Keefe a logiquement été interrogé sur ce qui l’attendait, lui et son équipe. Il n’est pas entré dans les détails, et c’était assez prévisible. Car il pourrait rapidement se retrouver sans emploi, comme son patron, le directeur général Kyle Dubas, et peut-être même le président de l’organisation, Brendan Shanahan. Visiblement, le « Shanaplan », cette reconstruction entamée en 2014, ne donne pas les résultats escomptés. Nous avons réuni des joueurs qui sont parmi les meilleurs de la ligue. Matthews et Marner, bien sûr, mais aussi Tavares, Rielly et William Nylander. Pourtant, chaque saison se termine par une poignée de main déçue au centre de la patinoire.

Combien de temps allons-nous garder les mêmes éléments en place, tant sur la glace qu’à l’administration? Il est difficile de prédire exactement.

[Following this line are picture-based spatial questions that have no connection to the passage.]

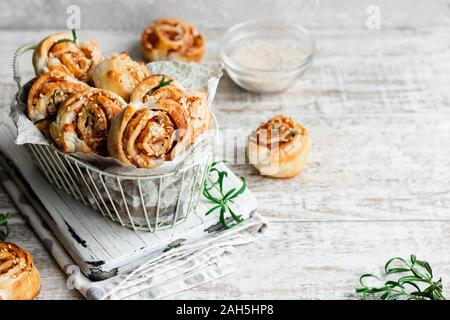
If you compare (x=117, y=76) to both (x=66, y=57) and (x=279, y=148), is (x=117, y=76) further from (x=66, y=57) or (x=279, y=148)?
(x=279, y=148)

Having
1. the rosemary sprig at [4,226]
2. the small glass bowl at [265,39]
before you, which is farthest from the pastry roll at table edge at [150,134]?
the small glass bowl at [265,39]

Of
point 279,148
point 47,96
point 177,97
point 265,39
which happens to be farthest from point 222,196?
point 265,39

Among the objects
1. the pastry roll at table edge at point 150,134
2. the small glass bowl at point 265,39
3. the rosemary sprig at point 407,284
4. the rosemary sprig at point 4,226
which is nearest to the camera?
the pastry roll at table edge at point 150,134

“Cette défaite fait plus mal que les autres”, a résumé Sheldon Keefe. Peut-être que ça fera encore plus mal.

Écrit à l’avance

Jusqu’où peut-on écrire l’histoire d’un match plus de sept heures avant qu’il ne commence ?

Dans la matinée, les représentants du Lightning respiraient la confiance. Celui de ceux qui y sont déjà allés, qui savent comment s’y prendre pour terminer la journée en beauté.

Trois déclarations à la suite.

Corey Perry : « C’est le genre de jeu qui crée des héros. C’est peut-être quelqu’un dont on n’a jamais entendu parler. Que vous ayez beaucoup d’expérience ou très peu, peu importe. »

Ryan McDonagh à propos de l’impact de la foule dans le match 7 : « Cela peut aller dans les deux sens. En marquant le premier but, vous pouvez rapidement faire taire la foule. »

L’entraîneur-chef Jon Cooper : « Andrei Vasilevskiy est à son meilleur lorsque les projecteurs sont le plus braqués sur lui. Il l’a fait plusieurs fois, et j’attends ça ce soir. »

Les trois prédictions se sont réalisées avec une précision presque troublante. Dans un club rempli de joueurs vedettes, peu d’yeux étaient rivés sur un joueur de troisième ligne. Pourtant, c’est Nick Paul qui a inspiré son camp. Non seulement il a marqué deux buts, mais il a été de toutes les batailles, en attaque comme en défense. Pour ce natif de la banlieue de Toronto, que le Lightning a acquis à la date limite des transactions des Sénateurs d’Ottawa, difficile d’imaginer scénario plus poétique.

Quant à la foule, McDonagh n’aurait pas pu mieux résumer ce qui s’est passé. Après le deuxième filet de Paul, le niveau de décibels dans la Scotiabank Arena était à peu près celui d’une bibliothèque.

Quant à Vasilevskiy, qui n’avait pas offert une performance particulièrement brillante lors des six premiers matchs de la série, il a été impérial du début à la fin. Mine de rien, depuis le début des séries éliminatoires 2020, il affiche désormais un taux d’arrêts de .970 en 9 matchs décisifs (258 arrêts sur 266 tirs). Aucun qualificatif ne peut décrire ce niveau de domination.

“Cette équipe a une recette”, a déclaré Keefe, presque admiratif. Rien à dire à ce sujet. Et cette recette fonctionne toujours. C’est désormais aux Panthers de la Floride de le décrypter au second tour.

Nous leur souhaitons bonne chance. Ainsi que les Leafs, en fait, qui devront faire face à différents problèmes.